Le SCFP a fait savoir qu'une assemblée générale des membres du Syndicat des employés de TVA aura lieu le 6 octobre pour se prononcer sur le contenu de l'entente de principe.

Entente de principe à TVA, la grève évitée

MONTRÉAL — Une entente de principe est finalement intervenue, vendredi, entre le Syndicat des employés de TVA et la direction du télédiffuseur quant au renouvellement de la convention collective, écartant ainsi toute menace de grève ou de lock-out.

L'information a été confirmée à La Presse canadienne tant par la direction de TVA que par le Syndicat canadien de la fonction publique (SCFP), affilié à la FTQ, auquel est rattaché le syndicat des 830 employés de TVA.

Au cours d'une assemblée générale, mercredi soir, c'est par un vote de 51,4 % que les membres du Syndicat des employés de TVA avaient rejeté l'offre «finale et globale» présentée la veille par la direction. Le soir même, Réal Leboeuf, conseiller syndical du SCFP, s'était dit prêt à retourner à la table de négociation «immédiatement».

Les discussions avaient repris in extremis entre les parties, puisqu'une menace de grève ou de lock-out planait pour les prochains jours.

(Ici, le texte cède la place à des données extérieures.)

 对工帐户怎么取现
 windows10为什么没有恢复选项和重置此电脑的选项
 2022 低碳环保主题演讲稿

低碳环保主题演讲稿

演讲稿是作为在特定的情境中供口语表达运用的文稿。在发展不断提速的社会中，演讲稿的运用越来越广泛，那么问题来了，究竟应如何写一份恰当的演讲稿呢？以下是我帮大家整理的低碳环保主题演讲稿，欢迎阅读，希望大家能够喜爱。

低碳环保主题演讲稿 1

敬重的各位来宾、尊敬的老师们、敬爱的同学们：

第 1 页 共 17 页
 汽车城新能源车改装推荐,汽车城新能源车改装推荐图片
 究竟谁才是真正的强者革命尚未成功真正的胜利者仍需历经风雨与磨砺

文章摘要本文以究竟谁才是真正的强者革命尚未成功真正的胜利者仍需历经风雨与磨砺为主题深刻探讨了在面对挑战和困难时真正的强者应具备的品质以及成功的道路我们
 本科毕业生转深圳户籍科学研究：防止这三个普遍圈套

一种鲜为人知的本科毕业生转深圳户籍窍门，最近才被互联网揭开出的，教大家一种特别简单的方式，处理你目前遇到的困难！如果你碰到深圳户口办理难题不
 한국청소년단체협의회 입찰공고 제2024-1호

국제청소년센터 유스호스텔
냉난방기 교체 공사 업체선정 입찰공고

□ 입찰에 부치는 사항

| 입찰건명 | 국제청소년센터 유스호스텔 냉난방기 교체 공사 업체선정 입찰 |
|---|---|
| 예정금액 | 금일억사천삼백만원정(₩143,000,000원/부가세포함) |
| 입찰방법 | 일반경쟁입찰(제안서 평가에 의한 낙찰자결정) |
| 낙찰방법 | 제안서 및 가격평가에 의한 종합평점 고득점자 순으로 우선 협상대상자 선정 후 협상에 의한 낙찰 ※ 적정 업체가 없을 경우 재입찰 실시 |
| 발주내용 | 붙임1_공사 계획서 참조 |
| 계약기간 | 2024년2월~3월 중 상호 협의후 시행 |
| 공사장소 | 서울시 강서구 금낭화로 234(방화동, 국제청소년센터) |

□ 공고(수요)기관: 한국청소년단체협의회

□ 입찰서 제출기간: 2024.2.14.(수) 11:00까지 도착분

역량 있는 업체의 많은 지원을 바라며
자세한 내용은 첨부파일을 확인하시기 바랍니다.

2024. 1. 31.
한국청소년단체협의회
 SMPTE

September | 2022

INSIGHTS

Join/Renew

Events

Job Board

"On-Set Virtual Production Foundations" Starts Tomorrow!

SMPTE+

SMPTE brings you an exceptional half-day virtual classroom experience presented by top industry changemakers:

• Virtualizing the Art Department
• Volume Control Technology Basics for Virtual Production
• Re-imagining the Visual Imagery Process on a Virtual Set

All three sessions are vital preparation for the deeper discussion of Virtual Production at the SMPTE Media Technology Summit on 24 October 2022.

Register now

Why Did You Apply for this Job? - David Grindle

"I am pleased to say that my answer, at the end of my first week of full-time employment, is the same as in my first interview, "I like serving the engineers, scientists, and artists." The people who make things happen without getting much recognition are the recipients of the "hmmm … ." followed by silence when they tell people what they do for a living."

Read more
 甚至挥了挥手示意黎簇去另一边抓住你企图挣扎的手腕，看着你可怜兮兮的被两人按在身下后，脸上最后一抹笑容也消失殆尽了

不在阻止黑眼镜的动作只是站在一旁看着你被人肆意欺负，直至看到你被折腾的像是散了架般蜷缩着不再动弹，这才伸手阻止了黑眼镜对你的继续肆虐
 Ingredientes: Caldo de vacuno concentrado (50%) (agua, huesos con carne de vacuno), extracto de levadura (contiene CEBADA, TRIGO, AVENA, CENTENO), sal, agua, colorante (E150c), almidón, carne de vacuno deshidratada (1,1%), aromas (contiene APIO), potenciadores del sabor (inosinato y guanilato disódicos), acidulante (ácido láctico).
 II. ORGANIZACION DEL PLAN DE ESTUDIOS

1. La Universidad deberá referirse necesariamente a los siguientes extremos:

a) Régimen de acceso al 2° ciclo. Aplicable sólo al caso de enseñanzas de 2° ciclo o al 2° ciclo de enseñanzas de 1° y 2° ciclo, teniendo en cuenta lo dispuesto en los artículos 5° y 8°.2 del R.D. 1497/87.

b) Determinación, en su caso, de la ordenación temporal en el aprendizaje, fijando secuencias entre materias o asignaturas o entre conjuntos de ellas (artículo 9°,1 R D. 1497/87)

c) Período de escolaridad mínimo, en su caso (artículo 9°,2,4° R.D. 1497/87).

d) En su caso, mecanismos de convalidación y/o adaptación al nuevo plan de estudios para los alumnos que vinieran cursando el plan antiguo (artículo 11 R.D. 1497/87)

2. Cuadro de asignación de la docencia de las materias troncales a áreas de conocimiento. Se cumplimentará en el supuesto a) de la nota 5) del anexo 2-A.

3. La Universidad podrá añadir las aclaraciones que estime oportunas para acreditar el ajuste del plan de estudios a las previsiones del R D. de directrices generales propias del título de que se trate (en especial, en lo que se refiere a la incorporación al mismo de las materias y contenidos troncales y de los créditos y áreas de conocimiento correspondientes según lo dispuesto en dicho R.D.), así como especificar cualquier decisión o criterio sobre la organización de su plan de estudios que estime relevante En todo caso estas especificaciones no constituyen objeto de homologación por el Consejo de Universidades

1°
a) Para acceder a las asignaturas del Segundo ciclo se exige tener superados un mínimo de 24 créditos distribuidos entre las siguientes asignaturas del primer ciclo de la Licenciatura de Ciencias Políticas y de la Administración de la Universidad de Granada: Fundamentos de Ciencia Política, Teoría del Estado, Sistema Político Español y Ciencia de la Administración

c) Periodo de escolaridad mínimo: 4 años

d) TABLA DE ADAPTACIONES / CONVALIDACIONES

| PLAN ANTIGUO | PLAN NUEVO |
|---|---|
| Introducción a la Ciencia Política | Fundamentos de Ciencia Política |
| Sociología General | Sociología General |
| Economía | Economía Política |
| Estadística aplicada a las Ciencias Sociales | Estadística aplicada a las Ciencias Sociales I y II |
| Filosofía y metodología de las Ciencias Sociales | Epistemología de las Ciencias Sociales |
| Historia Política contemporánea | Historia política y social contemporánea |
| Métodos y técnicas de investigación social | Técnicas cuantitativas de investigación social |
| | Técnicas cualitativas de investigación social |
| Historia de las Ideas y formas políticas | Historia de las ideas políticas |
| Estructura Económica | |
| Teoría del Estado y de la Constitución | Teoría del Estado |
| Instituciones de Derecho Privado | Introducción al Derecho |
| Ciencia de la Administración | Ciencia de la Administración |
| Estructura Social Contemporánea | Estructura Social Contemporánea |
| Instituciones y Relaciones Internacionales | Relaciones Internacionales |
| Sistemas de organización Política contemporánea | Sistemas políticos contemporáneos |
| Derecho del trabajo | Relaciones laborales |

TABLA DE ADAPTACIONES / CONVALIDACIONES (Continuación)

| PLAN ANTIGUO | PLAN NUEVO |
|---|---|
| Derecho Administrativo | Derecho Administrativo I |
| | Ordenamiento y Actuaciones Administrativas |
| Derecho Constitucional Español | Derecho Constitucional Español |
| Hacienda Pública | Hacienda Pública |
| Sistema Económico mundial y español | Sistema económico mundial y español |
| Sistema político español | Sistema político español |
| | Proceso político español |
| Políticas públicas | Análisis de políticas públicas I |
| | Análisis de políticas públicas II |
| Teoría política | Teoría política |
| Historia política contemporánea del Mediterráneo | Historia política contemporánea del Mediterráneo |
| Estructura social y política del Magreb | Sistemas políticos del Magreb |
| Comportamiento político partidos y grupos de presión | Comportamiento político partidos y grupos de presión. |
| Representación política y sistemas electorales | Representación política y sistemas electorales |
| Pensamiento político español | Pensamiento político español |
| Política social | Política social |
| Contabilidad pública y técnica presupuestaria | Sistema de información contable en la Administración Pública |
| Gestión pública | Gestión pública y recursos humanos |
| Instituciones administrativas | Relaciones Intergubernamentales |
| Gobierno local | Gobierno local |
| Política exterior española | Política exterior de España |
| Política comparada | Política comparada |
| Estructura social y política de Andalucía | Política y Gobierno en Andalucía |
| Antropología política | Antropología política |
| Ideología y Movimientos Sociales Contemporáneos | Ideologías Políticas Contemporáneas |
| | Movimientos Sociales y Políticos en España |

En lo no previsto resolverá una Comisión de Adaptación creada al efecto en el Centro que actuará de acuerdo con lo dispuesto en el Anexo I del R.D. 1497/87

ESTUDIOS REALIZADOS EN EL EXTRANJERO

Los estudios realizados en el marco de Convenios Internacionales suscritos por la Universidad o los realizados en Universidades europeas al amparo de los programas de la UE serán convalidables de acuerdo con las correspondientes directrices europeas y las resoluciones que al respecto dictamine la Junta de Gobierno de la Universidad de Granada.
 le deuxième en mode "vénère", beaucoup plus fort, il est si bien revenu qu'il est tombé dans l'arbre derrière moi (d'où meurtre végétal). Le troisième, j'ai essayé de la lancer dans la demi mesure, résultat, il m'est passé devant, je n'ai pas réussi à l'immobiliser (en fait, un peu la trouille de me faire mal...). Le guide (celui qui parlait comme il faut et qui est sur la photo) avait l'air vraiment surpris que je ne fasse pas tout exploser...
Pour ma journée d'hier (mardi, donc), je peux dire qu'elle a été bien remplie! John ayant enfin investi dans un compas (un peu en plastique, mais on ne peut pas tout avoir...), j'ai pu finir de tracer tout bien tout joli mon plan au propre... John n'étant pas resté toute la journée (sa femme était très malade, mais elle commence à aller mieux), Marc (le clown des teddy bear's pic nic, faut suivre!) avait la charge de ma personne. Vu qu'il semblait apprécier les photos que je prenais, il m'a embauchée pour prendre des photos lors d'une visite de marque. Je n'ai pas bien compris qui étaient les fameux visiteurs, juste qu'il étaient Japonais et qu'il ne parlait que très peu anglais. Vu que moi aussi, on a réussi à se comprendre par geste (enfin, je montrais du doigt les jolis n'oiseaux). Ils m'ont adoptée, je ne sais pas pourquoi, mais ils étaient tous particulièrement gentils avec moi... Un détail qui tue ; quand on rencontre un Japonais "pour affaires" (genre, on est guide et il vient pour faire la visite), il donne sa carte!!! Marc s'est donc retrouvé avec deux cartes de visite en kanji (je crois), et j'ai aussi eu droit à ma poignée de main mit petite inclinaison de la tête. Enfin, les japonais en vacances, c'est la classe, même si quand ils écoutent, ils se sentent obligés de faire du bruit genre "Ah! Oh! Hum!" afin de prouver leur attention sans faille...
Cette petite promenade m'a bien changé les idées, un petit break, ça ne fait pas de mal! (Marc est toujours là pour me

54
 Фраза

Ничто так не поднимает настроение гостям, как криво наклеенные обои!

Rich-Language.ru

Une grève illimitée aurait pu compromettre la diffusion de la soirée électorale par le plus grand télédiffuseur privé au Québec — bien que la direction de TVA affirmait avoir pris les moyens pour diffuser la soirée et sa programmation régulière, quoi qu'il arrive.

Le SCFP a fait savoir qu'une assemblée générale des membres du Syndicat des employés de TVA aura lieu le 6 octobre pour se prononcer sur le contenu de l'entente de principe.

Il n'en a pas révélé le contenu, préférant en garder la primeur pour ses membres, comme c'est habituellement le cas en pareille circonstance.

Le syndicat représente 830 travailleurs, soit des journalistes, caméramans, monteurs, maquilleurs, coiffeurs, réalisateurs, employés de bureau et autres.

Le coeur du conflit ne portait pas sur les salaires, mais sur la protection des emplois à TVA. Le syndicat voulait empêcher les abolitions de postes et le transfert des emplois de TVA vers d'autres filiales de TVA ou Québecor, comme les studios Mel's.

La direction de TVA se défendait d'agir ainsi et affirmait que la convention collective encadrait déjà le recours à la sous-traitance.